* 所给资料
□ □ □

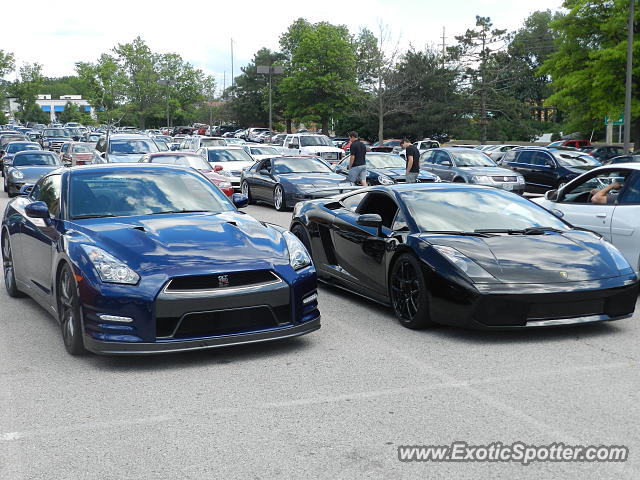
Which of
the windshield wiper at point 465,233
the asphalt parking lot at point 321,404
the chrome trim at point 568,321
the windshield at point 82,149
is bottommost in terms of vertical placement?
the asphalt parking lot at point 321,404

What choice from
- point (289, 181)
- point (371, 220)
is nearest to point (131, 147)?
point (289, 181)

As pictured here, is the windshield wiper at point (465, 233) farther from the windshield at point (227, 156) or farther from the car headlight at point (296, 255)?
the windshield at point (227, 156)

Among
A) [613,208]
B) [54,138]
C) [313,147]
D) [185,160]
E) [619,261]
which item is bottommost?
[619,261]

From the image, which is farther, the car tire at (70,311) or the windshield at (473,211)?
the windshield at (473,211)

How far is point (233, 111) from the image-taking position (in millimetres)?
98625

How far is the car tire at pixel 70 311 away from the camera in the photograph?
6.04 m

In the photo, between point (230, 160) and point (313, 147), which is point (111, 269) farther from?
point (313, 147)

□ □ □

把上面列表中的“windshield wiper”全部换成“wiper blade”，其余内容一律不变，重新写出整个列表，图片不要写进答案。

* 参考解答
Which of
the wiper blade at point 465,233
the asphalt parking lot at point 321,404
the chrome trim at point 568,321
the windshield at point 82,149
is bottommost in terms of vertical placement?
the asphalt parking lot at point 321,404

What choice from
- point (289, 181)
- point (371, 220)
is nearest to point (131, 147)?
point (289, 181)

As pictured here, is the wiper blade at point (465, 233) farther from the windshield at point (227, 156) or farther from the car headlight at point (296, 255)?
the windshield at point (227, 156)

Among
A) [613,208]
B) [54,138]
C) [313,147]
D) [185,160]
E) [619,261]
which item is bottommost?
[619,261]

From the image, which is farther, the car tire at (70,311) or the windshield at (473,211)?
the windshield at (473,211)

How far is point (233, 111) from the image-taking position (in millimetres)?
98625

How far is the car tire at pixel 70 311 away from the camera in the photograph?
6.04 m

In the photo, between point (230, 160) and point (313, 147), which is point (111, 269) farther from?
point (313, 147)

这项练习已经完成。